Some of the artists were on hand at Saturday’s gathering at the park to share a little about their art. The 13 new sculptures recently installed will be on display throughout the coming year.
Paul Dove is chair of the Arts and Culture Advisory Commission in Park Rapids. He said the sculpture walk is a project of the commission.
“It’s one of the strategies that the city approved in the art plan,” he said. “It brings people to the park. There are also people who use the trail for biking or other recreation who are pleasantly surprised when they come across the art. We started out putting sculptures in the park, then extended the walk to Main Street. It is one of those things that adds to the quality of life here.”
Paul Albright’s sculpture, titled “Hidden Treasure,” is one of the sculptures on display in Red Bridge Park.
Albright, whose studio is in rural Akeley, said the idea for the sculpture came from the action of hands capturing a firefly, something many Minnesotans did as children.
“On my next one, I’d like to add a wire with a flashing green light from a firefly inside,” he said.
In addition to creating the design, a lot of science went into creating the hollow sculpture with an image of hands on the outside.
“It’s suspended by its own weight,” he said. “I’ve never separated wood into dyads before. The challenge was to separate the piece of white pine, hollow the inside and put the pieces back together. It was experimental, a prototype to see if I could do it.”
Albright also had to develop the mechanical system to suspend the sculpture that included using huge eye-bolts in the palms that were then attached to aircraft cables.
The hands are finished with a wood preservative for log homes made in Minnesota called Nature’s Structure.
In his remarks at the park, Albright said he really admires the 13 sponsors who each contributed $500 to support the sculpture project during a tough year. “That money goes as a stipend to each artist,” he said.
David Welle of Nevis said his creation, “Whimsy Tree,” located downtown, started out when he heard a storyteller on stage talk about the concept of a mechanical tree that would grow to its full height and then chop itself down.
“I thought it was a whimsical notion and wondered what a mechanical tree would look like,” he said. “Since moving back to Park Rapids where I grew up and went to high school, I’ve paid a lot more attention to trees, especially after living in the desert in California.”
Welle worked in theater design and filmmaking while in California.
“I discovered the sculpture walk when we moved back four years ago and was intrigued by it,” he said. “In my work in theater, I would create scenery, so it was something I was familiar with. I thought the sculpture walk would be fun to participate in.”
Welle said his design started with a desk top model of the concept of the tree and working on different prototypes before building the final sculpture, which he estimates took two months of active work.

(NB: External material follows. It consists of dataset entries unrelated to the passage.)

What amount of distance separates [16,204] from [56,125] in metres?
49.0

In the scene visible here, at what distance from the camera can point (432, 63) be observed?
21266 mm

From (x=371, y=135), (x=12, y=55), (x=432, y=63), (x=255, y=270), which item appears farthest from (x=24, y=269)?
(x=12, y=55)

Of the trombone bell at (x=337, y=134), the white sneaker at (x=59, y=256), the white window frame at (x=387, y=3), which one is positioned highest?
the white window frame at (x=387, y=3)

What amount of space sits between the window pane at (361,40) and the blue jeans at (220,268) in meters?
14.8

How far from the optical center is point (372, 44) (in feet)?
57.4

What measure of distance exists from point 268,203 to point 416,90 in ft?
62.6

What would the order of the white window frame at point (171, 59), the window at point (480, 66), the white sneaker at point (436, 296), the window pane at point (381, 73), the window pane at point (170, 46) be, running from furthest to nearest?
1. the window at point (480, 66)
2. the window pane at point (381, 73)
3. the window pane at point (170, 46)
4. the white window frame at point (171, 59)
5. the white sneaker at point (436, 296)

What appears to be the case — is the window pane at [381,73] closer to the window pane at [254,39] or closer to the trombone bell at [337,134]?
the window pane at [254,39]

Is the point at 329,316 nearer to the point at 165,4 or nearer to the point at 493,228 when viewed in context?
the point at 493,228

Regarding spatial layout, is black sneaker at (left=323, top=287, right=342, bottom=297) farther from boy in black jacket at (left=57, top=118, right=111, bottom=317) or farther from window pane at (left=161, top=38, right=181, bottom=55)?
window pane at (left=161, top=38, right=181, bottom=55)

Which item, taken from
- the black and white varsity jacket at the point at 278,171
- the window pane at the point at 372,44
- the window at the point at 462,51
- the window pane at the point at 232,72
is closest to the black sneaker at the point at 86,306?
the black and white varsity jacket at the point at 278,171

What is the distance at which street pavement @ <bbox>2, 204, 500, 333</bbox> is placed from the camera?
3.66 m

“One of the things that’s valuable about art is the process of asking questions and pursuing your curiosity,” he said. “Hopefully the sculptures will encourage other people’s curiosity.”
Other artists featured in this year’s sculpture trail are Tim Adams of Webster City, Iowa; Al Bellevue of Puposky; Mark Hall of Kasota; Clayton Johnson of Park Rapids; Jon Kamrath of Mahtomedi; Isaac Kidder of Minnetrista; David Montague of Brooklyn Park; Tim Nielsen of Bemidji; James Pedersen of Walker and Ryan Pedersen of North Mankato; Patrick Shannon of Vergas and Simon Zornes of Bagley.
A brochure and updated information will be available later this summer for those seeking more information about the sculpture walk. Information about the history of the sculpture trail is also featured on the heartlandarts.org website.
All sculptures are for sale by the artists. QR codes on each sculpture tag connect buyers to the artist as well as more information about the piece.